Overview: This course introduces students to the fundamentals of computer networks. The layered architecture of the network protocol stack is the focus of discussion. A variety of case studies will be drawn from the Internet, combined with practical programming exercises. At the end of the semester, students will have an understand of core networking concepts, including the Internet architecture, HTTP, DNS, P2P, Sockets, TCP/IP, BGP, Routing protocols, and wireless/mobile networking. The students will be able to answer questions such as how to achieve reliable/secure communications over unreliable/insecure channels, how to find a good path through a network, how to share network resources among competing entities, how to find an object in the network, and how to build network applications.
Lecture times: Mondays, Wednesdays 01:25 PM – 02:40 PM, Hudson Hall 125
Professor office hours: Mondays 10:30 AM – 11:30 AM, Wednesdays 04:00 PM – 05:00 PM, CIEMAS 2471
Professor contact: Maria Gorlatova email@example.com
Textbook: Larry L. Peterson, Bruce S. Davie, Computer Networks: A Systems Approach. 5th or 4th edition. In-progress “6th edition” of the book is available online at https://book.systemsapproach.org/.
Lecture 1: Aug. 26th. Introduction to the course.

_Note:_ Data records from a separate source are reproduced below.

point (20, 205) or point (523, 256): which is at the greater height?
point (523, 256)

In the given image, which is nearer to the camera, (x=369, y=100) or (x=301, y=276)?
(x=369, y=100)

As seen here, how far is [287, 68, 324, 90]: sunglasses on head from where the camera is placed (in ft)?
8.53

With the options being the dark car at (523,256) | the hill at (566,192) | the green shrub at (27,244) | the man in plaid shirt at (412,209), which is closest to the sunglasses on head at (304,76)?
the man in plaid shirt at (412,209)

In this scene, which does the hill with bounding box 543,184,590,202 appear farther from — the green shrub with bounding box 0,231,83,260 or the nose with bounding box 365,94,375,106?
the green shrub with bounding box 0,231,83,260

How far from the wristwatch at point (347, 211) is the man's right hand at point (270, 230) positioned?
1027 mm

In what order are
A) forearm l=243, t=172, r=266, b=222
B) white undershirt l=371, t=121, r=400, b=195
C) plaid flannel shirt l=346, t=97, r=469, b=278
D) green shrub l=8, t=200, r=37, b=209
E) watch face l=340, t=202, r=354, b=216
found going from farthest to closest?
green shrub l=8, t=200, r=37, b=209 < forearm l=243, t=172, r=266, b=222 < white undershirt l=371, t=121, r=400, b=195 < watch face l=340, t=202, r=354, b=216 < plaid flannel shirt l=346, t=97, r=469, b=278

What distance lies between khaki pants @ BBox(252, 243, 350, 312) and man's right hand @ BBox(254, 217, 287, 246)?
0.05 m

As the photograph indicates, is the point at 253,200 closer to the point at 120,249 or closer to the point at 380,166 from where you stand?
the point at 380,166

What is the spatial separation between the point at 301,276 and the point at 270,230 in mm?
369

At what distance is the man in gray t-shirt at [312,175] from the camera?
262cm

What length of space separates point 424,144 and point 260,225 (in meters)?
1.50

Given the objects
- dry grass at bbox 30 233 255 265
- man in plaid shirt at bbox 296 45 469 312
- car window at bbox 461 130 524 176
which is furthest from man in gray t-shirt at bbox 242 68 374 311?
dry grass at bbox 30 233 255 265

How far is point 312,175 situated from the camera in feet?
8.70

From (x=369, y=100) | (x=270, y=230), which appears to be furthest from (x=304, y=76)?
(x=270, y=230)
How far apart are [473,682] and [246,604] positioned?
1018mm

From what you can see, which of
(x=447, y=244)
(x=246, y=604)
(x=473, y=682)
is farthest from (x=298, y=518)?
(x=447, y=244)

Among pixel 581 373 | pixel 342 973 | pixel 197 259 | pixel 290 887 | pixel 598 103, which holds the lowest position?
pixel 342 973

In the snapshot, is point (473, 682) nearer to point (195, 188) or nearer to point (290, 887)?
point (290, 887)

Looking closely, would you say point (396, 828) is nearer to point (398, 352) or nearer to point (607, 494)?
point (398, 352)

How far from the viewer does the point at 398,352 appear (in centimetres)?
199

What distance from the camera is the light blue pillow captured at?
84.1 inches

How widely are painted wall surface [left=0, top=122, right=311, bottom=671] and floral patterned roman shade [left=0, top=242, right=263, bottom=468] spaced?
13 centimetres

Lecture 2: Aug. 28th. Network Design Principles. Internet Architecture. Reading: PD 1.1-1.3, 1.5.
Lecture 3: Sept. 2nd. Introduction to Network Programming Reading: PD 1.4. Hardware and Physical Layer. Reading: PD 2.1.
Lecture 4: Sept. 4th. Link Layer: encoding, framing, error detection. Reading: PD 2.2-2.4.
Lecture 5: Sept. 9th: Link Layer: Reliable Transmission Reading: PD 2.5. Wireless Communications. Reading: PD 2.7.
Lecture 6: Sept. 11th: Ethernet and WiFi medium access. Reading: PD 2.6, 2.7.
Lecture 7: Sept. 16th: Wireless communications. Reading: N/A.
Lecture 8: Sept. 16th: Switching technologies. Reading: PD 3.1.
Lecture 9: Sept. 18th: Bridges and LAN switches. Reading: PD 3.1.4.
Lecture 10: Sept. 23rd: The IP protocol. Reading: PD 3.2.
Lecture 11: Sept. 25th: IP fragmentation, ARP, and ICMP. Reading: PD 3.2 fragmentation and reassembly sub-section, 3.2.6, 3.2.8.